Fred says, "The Wilderness Trail came by the house to go up to the top of the river bank to the ferry, then back out, right at where the Super market is now and on up the hill.

"In 1884 even after the house was builded one would have to go seven miles to find a house on the road. Other houses were down in the river bottom.

"My father and Henry Thomas bought the old Mayberry Ferry in 1870. It was old so they builded a new ferry. They brought the material from Green Forest, Ark. or from Springfield, Missouri down Wilderness Road. They used either four horses or four mule teams for hauling. They used forty and sixty penny spike nails. The gunnels on the ferry were shipped from the west coast and were 42 feet long. My father designed and built the ferry. He would go to Aurora and Marionville to get timber. The gunnels came in two pieces then were spliced together. Two of my brothers went with teams and running gears to bring the timber from the railroad.

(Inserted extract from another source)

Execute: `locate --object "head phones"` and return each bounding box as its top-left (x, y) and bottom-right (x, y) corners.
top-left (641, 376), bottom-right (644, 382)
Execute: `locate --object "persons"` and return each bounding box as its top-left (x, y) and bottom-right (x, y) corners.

"The Ferry ran on a steel cable. You wound it the way you wanted it to go, the current then hit and pushed the ferry across. I was the youngest boy, so I was reared on a boat after I was four years old. The Ferry crossing was a half mile up White River from where the bridge is now. 0 yes, father made the boat upside down.

"Hogs and turkeys were driven to the ferry and crossed, one hundred at a time."

Other memorabilia include the saddle bags of W.W. Kimberling who was a member of Cavalry all during the Civil War.

Then there’s the silvercup bought at Jaccard’s in Kansas City to celebrate the 50th wedding anniversary of William Wesley and Phoebe America Kimberling. The cup to always remain with the couple until another couple celebrated a 50th anniversary... with the names and dates to be engraved on the same... Now one may read "Wesley and America Kimberling 1867-1917; James and Mattie 1902-1952, Fred and Nanna 1910-1960. Fred and Mrs. Kimberling bought the Cup. Now Fred says he will need to buy a saucer to find space for so many 50th anniversaries... and that he should have bought a tankard in the first place.

The organ, one of the first in the area was bought by W. W. Kimberling in 1897 and yet stands in the former parlor of the house.